A pair of physically imposing 23-year-old veterans, Heyward and Freeman could be featured in the middle of the Braves’ lineup for many years to come. Their journeys have been quite similar, including the fact that both of them have already experienced the horror of watching a loved one lose their battle against cancer.
Heyward has never forgotten the aunt who succumbed to lung cancer during his childhood. And over the past 12 years, Freeman has never gone through a day without thinking about his mother, Rosemary, who died of melanoma when the Braves first baseman was just 10 years old.

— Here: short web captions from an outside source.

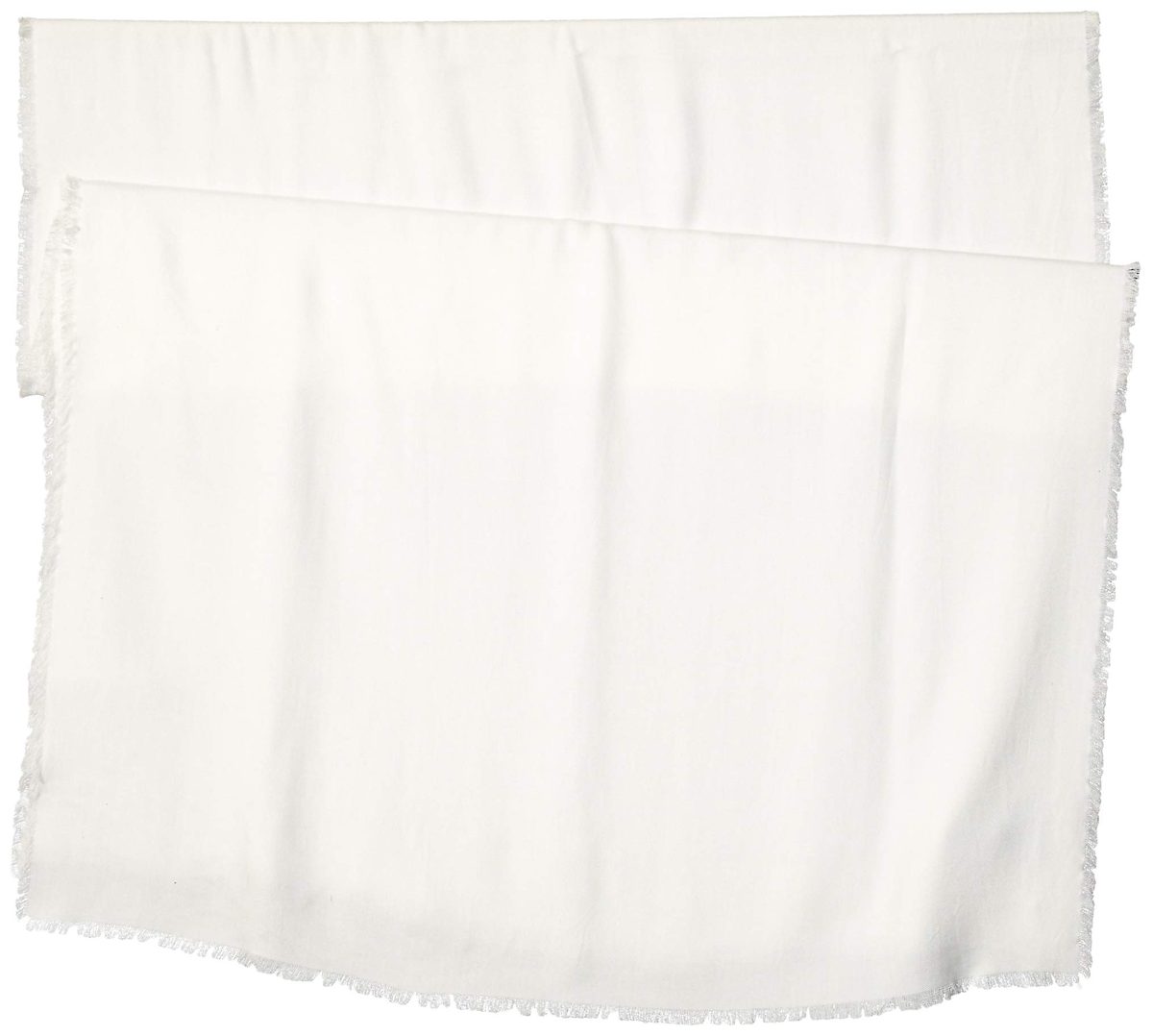 The Drop Women's Standard Jessie Fringed Rectangle Scarf, Ivory, One Size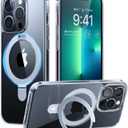 TORRAS Magnetic UPRO Ostand for iPhone 13 Pro Max Case 6.7 inch [Fit for MagSafe] Adjustable Stand [Never Yellow] [MIL-Grade Protection] Hard Clear Case for iPhone 13 Pro Max (2021), Full Clear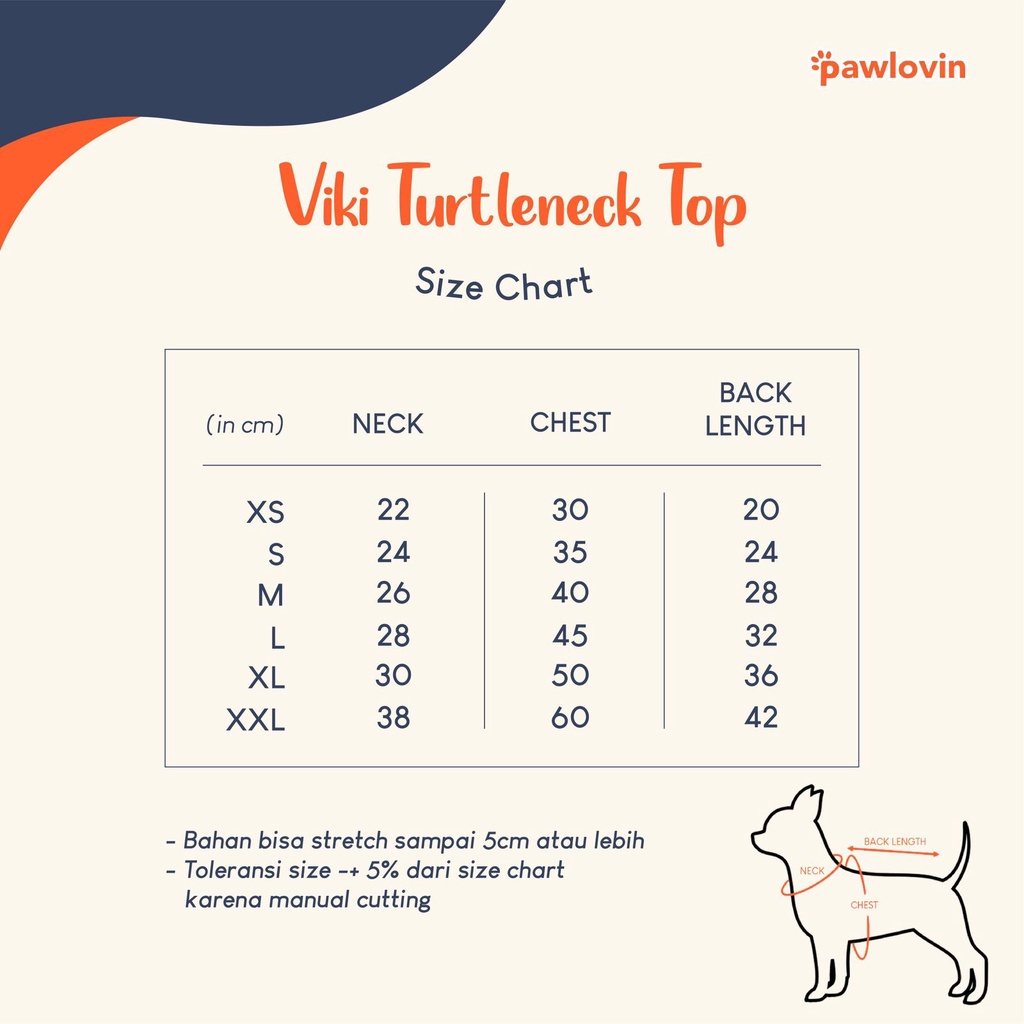 Pawlovin - Baju Kucing &amp; Baju Anjing Viki Turtleneck Top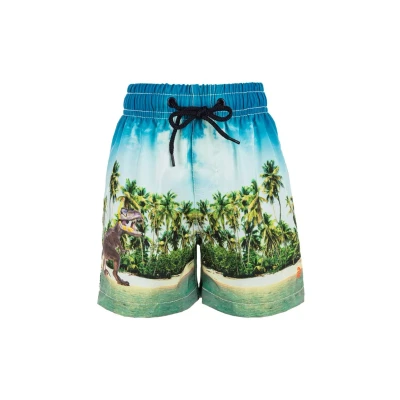 Abbildung von Zigzag Badeshorts für Kinder, Größe: 110, Shocking orange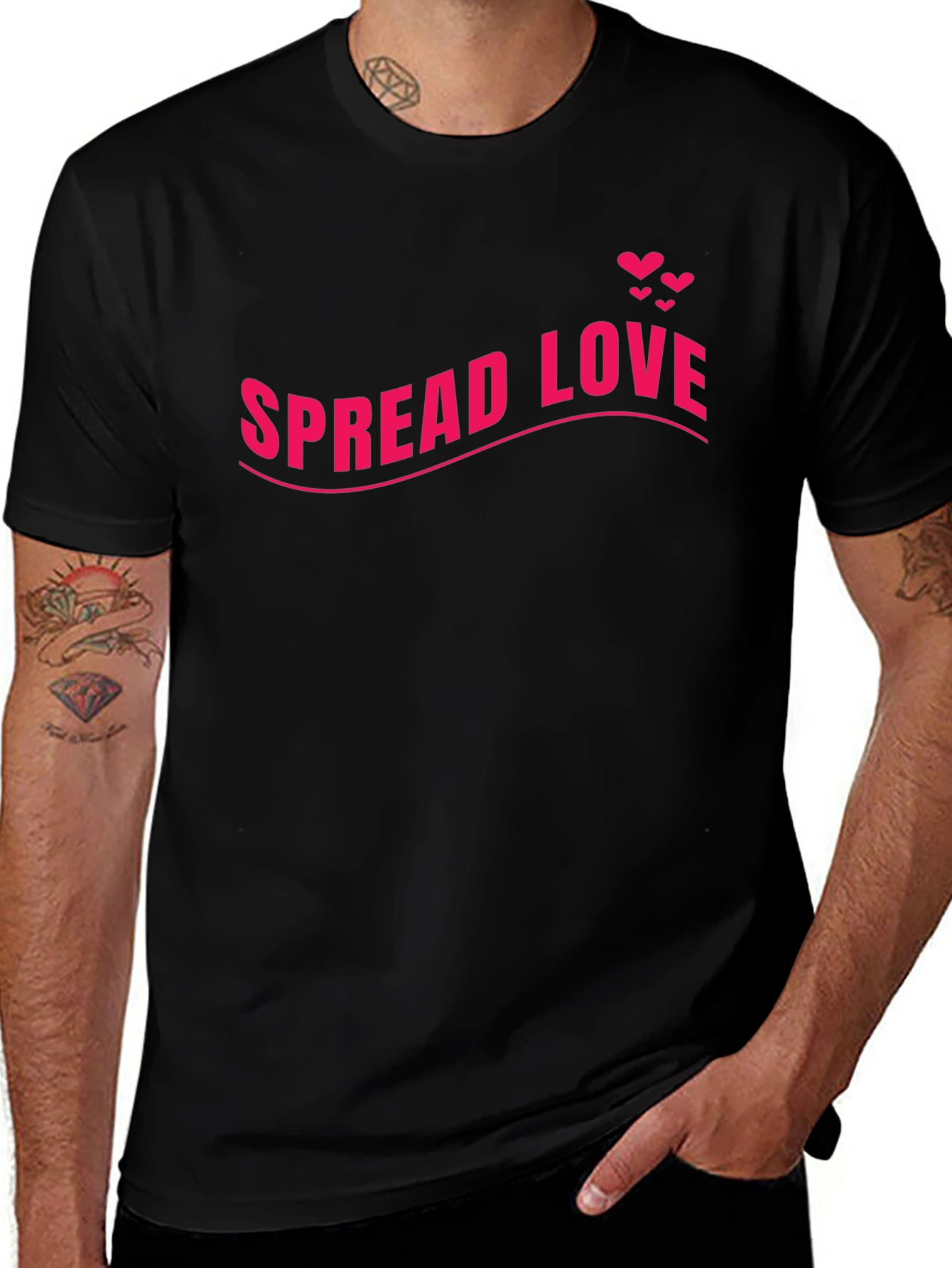Spread Love Black T-Shirt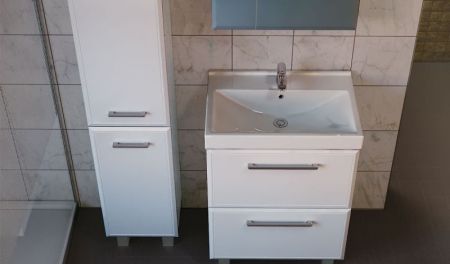 Тумба под раковину Raval Fest 60 Белая, артикул Fes.01.60/N/W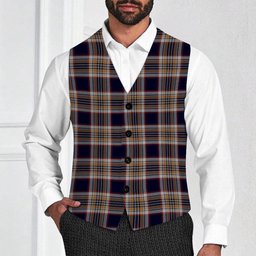 ScotsTee Shop Scottish Stewart Navy Tartan Waistcoat Sleeveless Suit Vest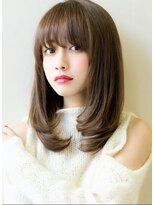 ココラー(COCOlar)&nbsp;ロングボブ赤みを押さえた透明感カラー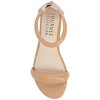 Journee Collection Womens Peytonn Back Heel Zip Ankle Strap Sandals Tan 6 - 4 of 4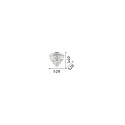 Ideal Lux Loftlampe DUBAI 6-flammer E14 IP20, messing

“When you lose a mother or father, it’s still the hardest time of your life,” Freeman said earlier this year. “All we can do is think about her and all of the positives and have fun with it. We know she’s watching. So all we can do is make her proud up there.”
Cancer is a destructive disease that does not discriminate. It has the power to both orphan and afflict children. It has no sympathy for those like longtime Braves broadcaster Pete Van Wieren, who was diagnosed with cutaneous B-Cell lymphoma.
Van Wieren has maintained the fighting spirit promoted by the Stand Up To Cancer Campaign, which Major League Baseball will promote again during this year’s Winter Meetings. “The Professor” was originally diagnosed with cancer in 2009 and again in each of the two years that followed. He felt celebratory pride recently when his doctor informed him that he is cancer-free.
“When you go through something like this, you appreciate good health,” Van Wieren said. “It’s come and gone three times. I know I’m not completely out of the woods, but it feels good to know that I am cancer-free.”